**** TEXT EXCERPT

Hello everyone! Welcome to the sixteenth podcast in the podcast series Learning Machines 101. In this series of podcasts my goal is to discuss important concepts of artificial intelligence and machine learning in hopefully an entertaining and educational manner.
The Great 16th Century Samurai Warrior Miyamoto Musashi wrote: “From one thing, know ten thousand things.” This means that the proper mastery of some particular skill or piece of knowledge may instantly provide mastery of 10,000 other skills. In this episode we introduce the concept of gradient descent which captures the essence of most popular machine learning algorithms. It is an extremely powerful concept and if you master the concept of gradient descent, then you will have instantly acquired an understanding of the principles of learning that guide essentially all existing machine learning rules. In other words, if you truly understand the concept of gradient descent, then you will truly understand ten thousand things!
In the previous episode, the concept of learning arbitrary functions using a Perceptron architecture was introduced. It was noted that if one is provided with a network architecture capable of representing the solution to a particular input pattern classification problem, then the Perceptron learning rule will converge to that solution in a finite number of learning trials.
But the Perceptron Learning Rule will not work properly if a correct classification does not exist! This would correspond to the case where the connections from the input units to the hidden units are not correctly chosen. That is, the assumption that the learning machine is capable of classifying input patterns perfectly may not be appropriate in many situations in the real world.

********

- GIVEN REQUEST:
Answer these questions about the podcast excerpt:
(a) Which episode of the Learning Machines 101 series is this?
(b) What quotation from Miyamoto Musashi does the excerpt give?
(c) Under what condition will the Perceptron Learning Rule not work properly?

**** RECORD LIST

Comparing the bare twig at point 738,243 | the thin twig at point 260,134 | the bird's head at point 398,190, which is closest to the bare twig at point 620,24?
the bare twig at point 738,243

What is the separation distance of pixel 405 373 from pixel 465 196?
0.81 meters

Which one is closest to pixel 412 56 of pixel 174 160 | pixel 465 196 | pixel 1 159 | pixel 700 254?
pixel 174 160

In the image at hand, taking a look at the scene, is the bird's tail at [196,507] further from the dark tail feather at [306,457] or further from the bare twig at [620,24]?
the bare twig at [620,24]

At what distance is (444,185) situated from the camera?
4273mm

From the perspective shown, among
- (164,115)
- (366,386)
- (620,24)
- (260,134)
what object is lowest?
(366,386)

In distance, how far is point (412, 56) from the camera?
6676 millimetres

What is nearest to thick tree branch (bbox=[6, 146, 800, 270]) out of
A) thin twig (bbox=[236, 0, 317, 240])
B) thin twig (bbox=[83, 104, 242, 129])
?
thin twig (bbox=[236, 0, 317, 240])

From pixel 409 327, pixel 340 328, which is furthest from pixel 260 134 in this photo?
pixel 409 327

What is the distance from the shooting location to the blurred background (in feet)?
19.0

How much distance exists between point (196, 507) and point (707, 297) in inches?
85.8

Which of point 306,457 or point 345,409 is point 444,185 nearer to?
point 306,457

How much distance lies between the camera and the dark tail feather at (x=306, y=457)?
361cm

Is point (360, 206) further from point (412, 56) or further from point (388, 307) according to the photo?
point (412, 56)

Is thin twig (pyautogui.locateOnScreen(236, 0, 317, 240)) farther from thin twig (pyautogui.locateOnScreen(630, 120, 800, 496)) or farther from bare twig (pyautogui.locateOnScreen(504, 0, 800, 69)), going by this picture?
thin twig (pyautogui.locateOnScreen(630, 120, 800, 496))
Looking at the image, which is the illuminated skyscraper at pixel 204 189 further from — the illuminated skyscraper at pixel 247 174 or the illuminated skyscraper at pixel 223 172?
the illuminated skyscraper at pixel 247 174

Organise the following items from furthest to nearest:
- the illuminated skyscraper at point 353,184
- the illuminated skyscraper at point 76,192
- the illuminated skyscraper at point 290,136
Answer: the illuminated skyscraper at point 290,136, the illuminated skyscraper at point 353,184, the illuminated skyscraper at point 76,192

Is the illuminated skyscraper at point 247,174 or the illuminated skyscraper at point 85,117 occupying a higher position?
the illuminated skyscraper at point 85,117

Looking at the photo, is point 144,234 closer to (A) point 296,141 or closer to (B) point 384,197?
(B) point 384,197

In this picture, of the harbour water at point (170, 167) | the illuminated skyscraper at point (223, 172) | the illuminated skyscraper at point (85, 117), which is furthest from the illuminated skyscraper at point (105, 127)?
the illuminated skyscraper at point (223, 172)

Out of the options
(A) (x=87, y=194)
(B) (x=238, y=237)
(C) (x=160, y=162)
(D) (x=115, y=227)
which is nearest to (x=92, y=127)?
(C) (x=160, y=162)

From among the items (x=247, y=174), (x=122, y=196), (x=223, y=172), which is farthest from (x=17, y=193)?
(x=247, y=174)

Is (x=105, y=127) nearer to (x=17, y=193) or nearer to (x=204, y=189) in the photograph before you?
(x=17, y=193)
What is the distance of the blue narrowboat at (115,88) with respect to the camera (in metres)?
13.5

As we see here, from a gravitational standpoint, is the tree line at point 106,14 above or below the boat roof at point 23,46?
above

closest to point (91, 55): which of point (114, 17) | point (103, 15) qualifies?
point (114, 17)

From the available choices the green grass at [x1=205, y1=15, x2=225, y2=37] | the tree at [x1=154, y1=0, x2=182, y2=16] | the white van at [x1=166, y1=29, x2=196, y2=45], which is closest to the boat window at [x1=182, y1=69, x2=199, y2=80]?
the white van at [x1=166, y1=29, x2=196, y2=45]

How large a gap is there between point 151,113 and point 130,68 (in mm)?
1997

********

- THE ANSWER:
(a) The sixteenth.
(b) "From one thing, know ten thousand things."
(c) When a correct classification does not exist.